Amazon, Ernst & Young, Microsoft and Siemens are among HRS clients which have joined the Climate Pledge with the aim to be carbon-neutral by 2040. Photo Credit: Getty Images/Petmal
Global lodging platform HRS has unveiled Green Stay Initiative, described as “a first-of-its-kind solution that gives corporations and employees a way to organise business travel more sustainably".
Introduced as a pilot in the first quarter of 2021, the initiative leverages proprietary technology to give corporate procurement executives, travel planners and travellers “an intuitive system to identify, compare and prioritise hotels” that are helping to reduce the ecological footprint.
HRS said it is assimilating data from “thousands of hotel groups and independent properties” as part of a framework, including details on energy consumption, water use and waste disposal, to provide “vital information” to corporations and travellers for them to make procurement and individual booking decisions.
The company pointed out that sustainability has become a “mega trend” in the era of Covid with companies and countries targeting carbon-neutral business practices, as well as with travellers.
A 2020 BCG survey of consumers in eight countries found that 87% said companies should more aggressively integrate environmental concerns into their products, services, and operations.
The European Union has committed to being climate-neutral by 2050, in line with the Paris Agreement, calling it both “an urgent challenge and an opportunity to build a better future for all”. On the Biden administration’s first day, United States took steps to re-join the Paris Agreement and align with global emission targets.
More than 50 Fortune 500 companies – several of which are HRS clients – have joined the Climate Pledge with the aim to be carbon-neutral by 2040. Among them are Amazon, Ernst & Young, Microsoft and Siemens.
This trend has flowed into the managed travel arena, noted HRS. Corporate travel looks at a redefined ecosystem in the wake of the pandemic, and procurement and travel departments are tasked with doing their part to help companies achieve carbon net-neutral status this decade.
“The latest Sustainability Index from Cornell highlights that hotels, on average, account for 45kg of carbon emissions per room night. Metrics like this are vital as companies take steps to reduce their carbon footprint,” explained Martin Biermann, chief product officer for HRS and leader of the team developing the Green Stay Initiative.
To showcase their sustainable practices hotels engage in a scoring system developed by HRS, which determines actual footprint values on a hotel’s energy, water and waste usage. The system is based on guidelines established by the Greenhouse Gas Protocol, the Hotel Carbon Measurement Initiative, the Sustainable Hospitality Alliance and the World Travel & Tourism Council.
Hotels are scored based upon their metrics and progress from the prior calendar year. This enables corporate decision makers to weigh environmental sustainability elements based on factual data when developing programmes. When hotels are categorised as “Green” they are awarded a new Green Stay label that appears in procurement displays (when buyers are considering hotels for inclusion as a preferred supplier) and self-booking tools used by employees and travel agents for individual bookings.

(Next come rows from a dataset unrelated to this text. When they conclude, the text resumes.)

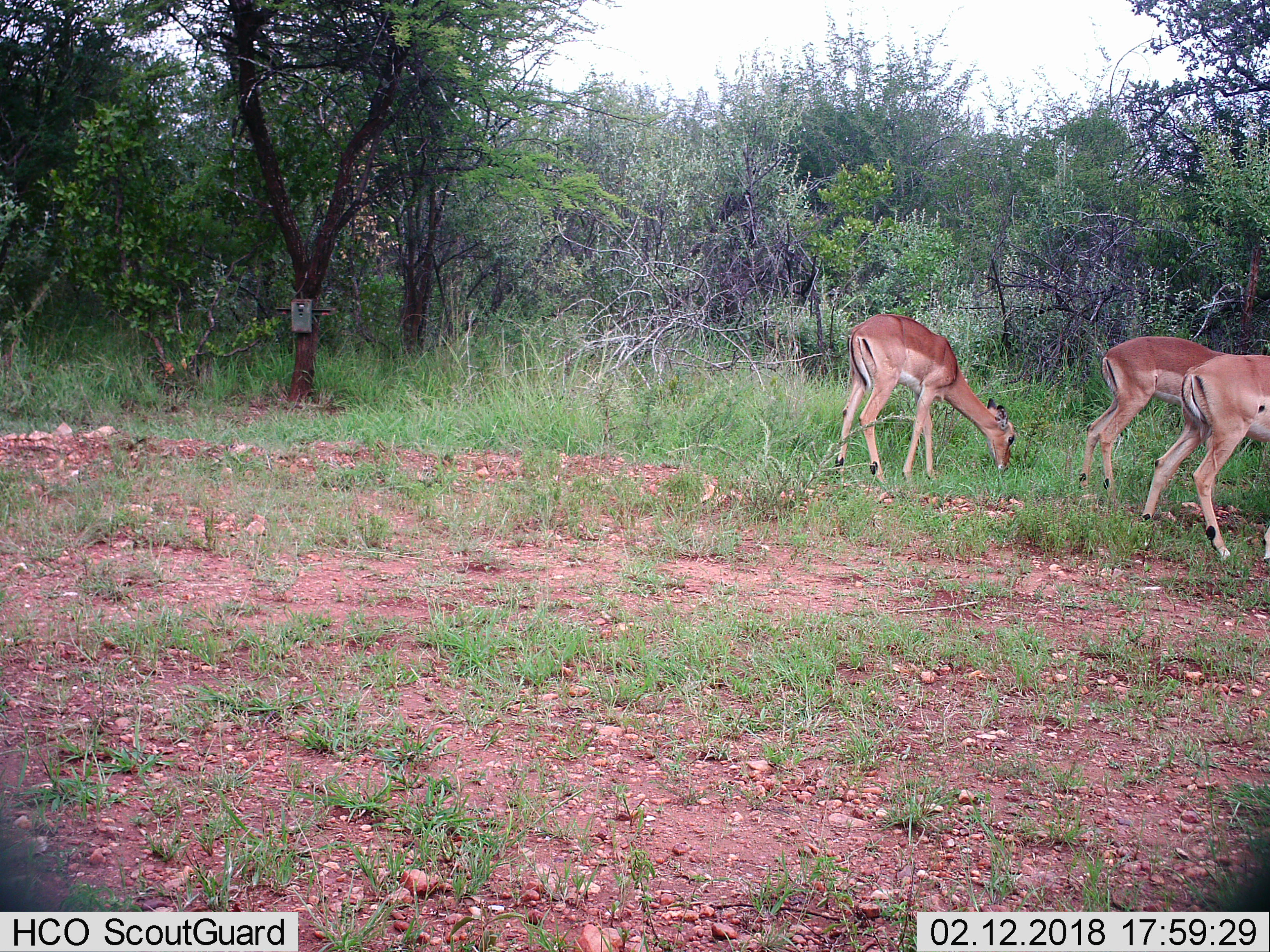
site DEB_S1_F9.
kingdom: Animalia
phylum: Chordata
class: Mammalia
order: Artiodactyla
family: Bovidae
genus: Aepyceros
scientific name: Aepyceros melampus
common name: impala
Impala (Aepyceros melampus), count 3. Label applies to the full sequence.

According to HRS, ongoing hotel engagement building off its Clean & Safe Protocol, which was launched last year, is the key to making the initiative work for both corporations and hotel partners.
“The Green Stay Initiative enables companies to dramatically enhance awareness of new sustainability priorities for their travel programmes while also facilitating an avenue for hoteliers to promote their corresponding investments,” said HRS CEO, Tobias Ragge. “As our industry emerges from pandemic-related challenges we’re hopeful this technology will ultimately represent a milestone in advancing sustainable managed travel for years to come."